Das Leben ist nicht unbegrenzt. Das weißt du. Natürlich. Theoretisch ist es jedem bewusst. Doch wirklich begreifen, wirklich fühlen, dass unsere Zeit endlich ist – das tun die wenigsten. Und wenn es dann doch geschieht, wenn ein Moment kommt, der dich mit voller Wucht daran erinnert, dann ist es oft ein Schock. Weil es bedeutet, dass alles, was du aufgeschoben hast, vielleicht nie passiert. Dass jeder Tag, den du ohne Bewusstsein für seine Einzigartigkeit verbringst, ein verlorener Tag ist. Dass du vielleicht jahrelang darauf gewartet hast, zu leben – ohne zu merken, dass das Leben längst da war.


Vielleicht hast du dein Leben bisher wie eine Sanduhr betrachtet. Du siehst, wie der Sand langsam durch die schmale Öffnung rinnt, in einem ruhigen, gleichmäßigen Strom. Und weil der obere Teil noch gefüllt ist, glaubst du, du hättest genug Zeit. Doch was, wenn sich plötzlich jemand vorbeugt und die Sanduhr umdreht? Oder wenn du feststellst, dass viel weniger Sand übrig ist, als du dachtest? Was, wenn du erst dann realisierst, dass du die Zeit, die dir bleibt, bewusster hättest nutzen sollen?


Manchmal sind es äußere Ereignisse, die uns aufwecken. Ein Unfall, eine Krankheit, der Verlust eines Menschen, der uns nahestand. Plötzlich ist da diese Dringlichkeit, plötzlich fühlt sich Zeit nicht mehr wie eine Ressource an, die endlos zur Verfügung steht. Plötzlich wird jede Sekunde wertvoll. Und dann geschieht etwas Erstaunliches: Prioritäten verschieben sich. Dinge, die eben noch wichtig erschienen, verlieren ihre Bedeutung. Und anderes, das lange in den Hintergrund gerückt war, drängt in den Vordergrund. Die Frage ist: Warum warten, bis uns das Leben zwingt, aufzuwachen?

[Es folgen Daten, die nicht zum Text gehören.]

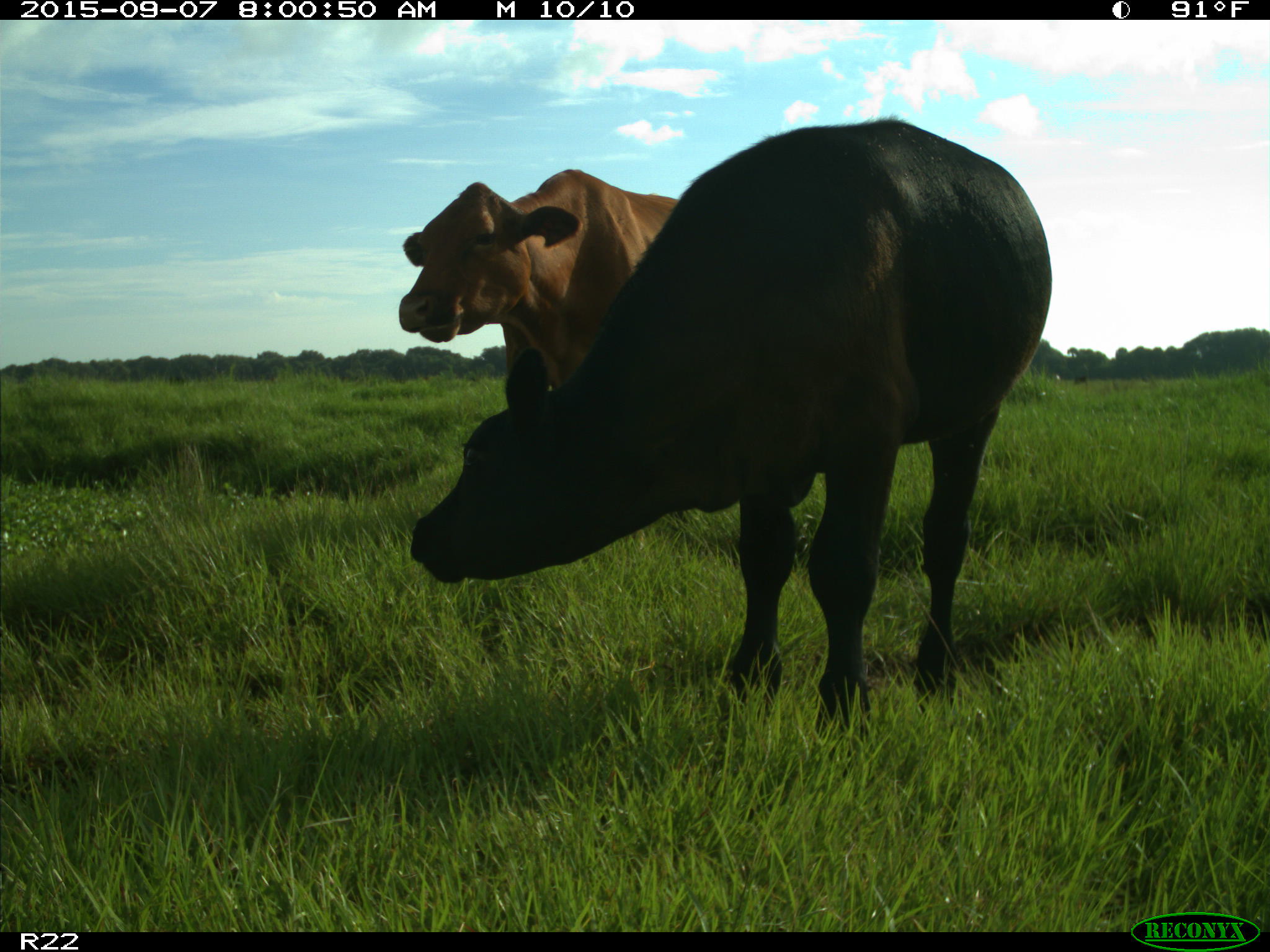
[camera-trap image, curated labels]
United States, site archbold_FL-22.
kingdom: Animalia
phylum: Chordata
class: Mammalia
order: Artiodactyla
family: Bovidae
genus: Bos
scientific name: Bos taurus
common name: domestic cow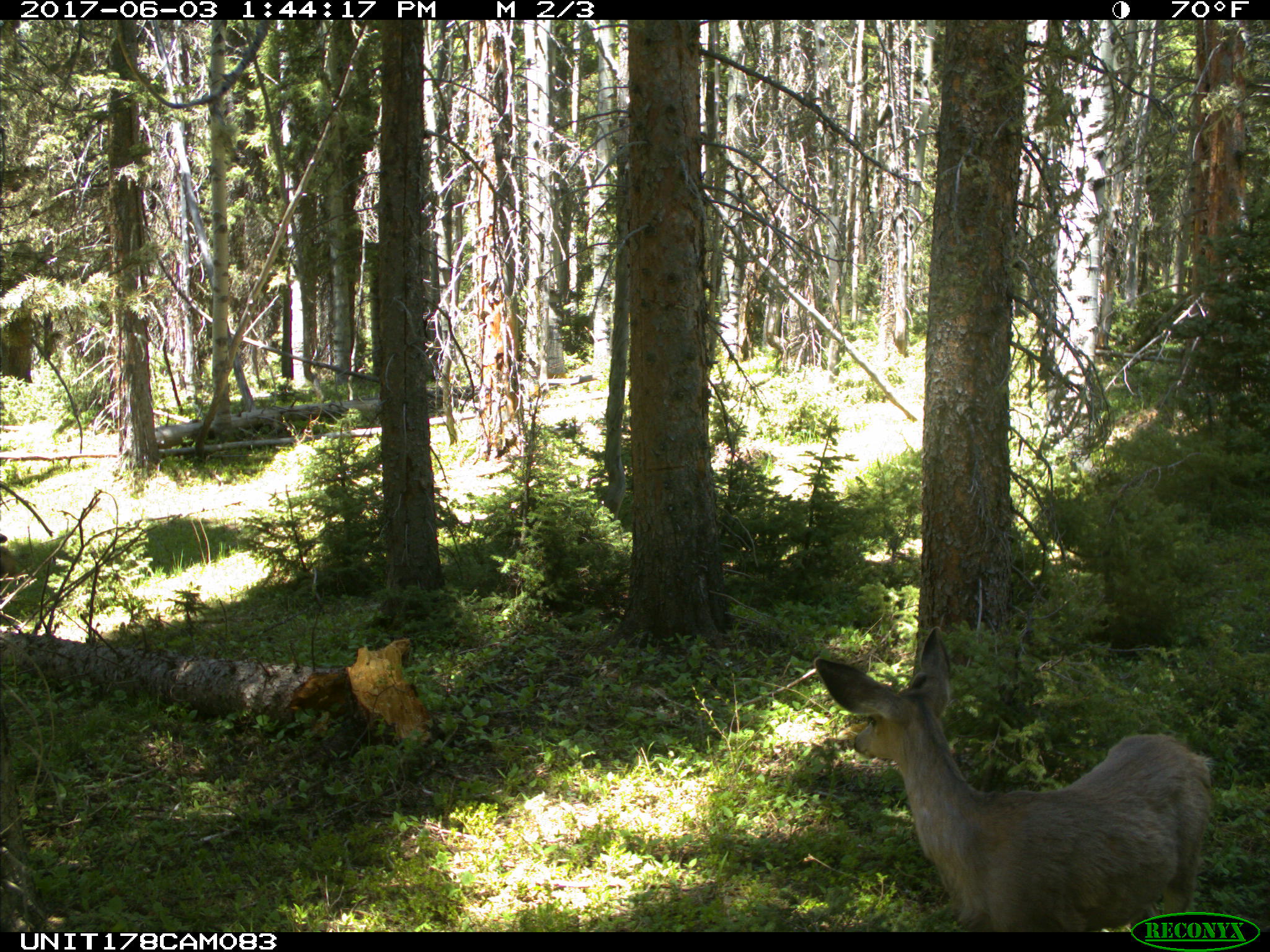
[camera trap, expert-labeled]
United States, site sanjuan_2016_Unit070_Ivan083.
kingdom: Animalia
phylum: Chordata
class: Mammalia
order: Artiodactyla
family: Cervidae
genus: Odocoileus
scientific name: Odocoileus hemionus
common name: mule deer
Odocoileus hemionus (mule deer).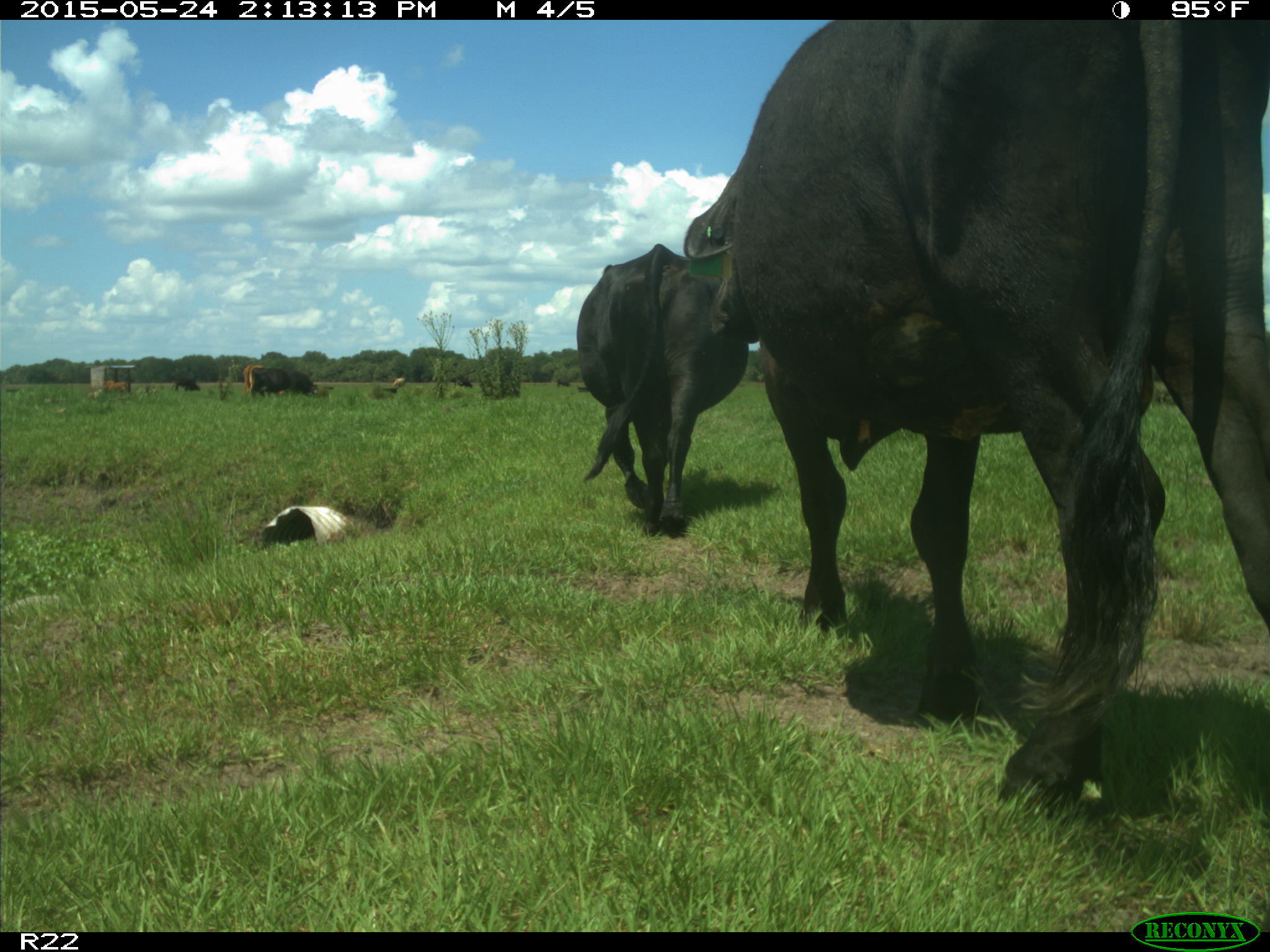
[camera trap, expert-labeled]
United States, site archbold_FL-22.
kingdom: Animalia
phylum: Chordata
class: Mammalia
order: Artiodactyla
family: Bovidae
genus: Bos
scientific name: Bos taurus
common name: domestic cow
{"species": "Bos taurus (domestic cow)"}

Es ist nie zu spät, bewusst zu leben. Es ist nie zu spät, Entscheidungen zu treffen, die dein Leben verändern. Es ist nie zu spät, sich von Dingen zu lösen, die dich zurückhalten, und den ersten Schritt in eine Richtung zu machen, die sich wirklich nach deinem Weg anfühlt. Aber es erfordert Mut. Es erfordert Ehrlichkeit gegenüber dir selbst. Und es erfordert die Bereitschaft, das Bekannte, das Vertraute loszulassen – selbst, wenn es bequem ist, selbst wenn es einfacher wäre, alles beim Alten zu belassen.

Der Moment, in dem du wirklich erkennst, dass du nur dieses eine Leben hast, ist der Moment, in dem sich alles ändert. Es ist der Moment, in dem dein zweites Leben beginnt. Das Leben, das du nicht länger einfach geschehen lässt, sondern das du bewusst gestaltest. Das Leben, in dem du Verantwortung für dein eigenes Glück übernimmst. Das Leben, in dem du nicht mehr nur existierst, sondern wirklich lebst.

Vielleicht fragst du dich, wo du anfangen sollst. Die Antwort ist einfach: Hier. Jetzt. Indem du ehrlich zu dir selbst bist. Indem du dir die Fragen stellst, die du vielleicht lange vermieden hast. Indem du dich fragst, was du wirklich willst, unabhängig von Erwartungen, von gesellschaftlichen Normen, von dem, was andere für richtig halten. Indem du beginnst, Entscheidungen nicht aus Angst, sondern aus Überzeugung zu treffen.


Du musst nicht alles auf einmal ändern. Aber du kannst heute damit beginnen, einen bewussten Schritt in Richtung deines echten Lebens zu machen. Und dann den nächsten. Und den nächsten. Vielleicht wirst du irgendwann zurückblicken und erkennen, dass dieser Moment, in dem du dich entschieden hast, wirklich zu leben, der wichtigste Moment deines Lebens war.


Leben ist mehr als Zeit, die vergeht,

mehr als ein Fluss, der ins Weite zieht.

Es ist der Mut, es ist die Tat,

die Stimme, die ruft, die Seele, die sagt.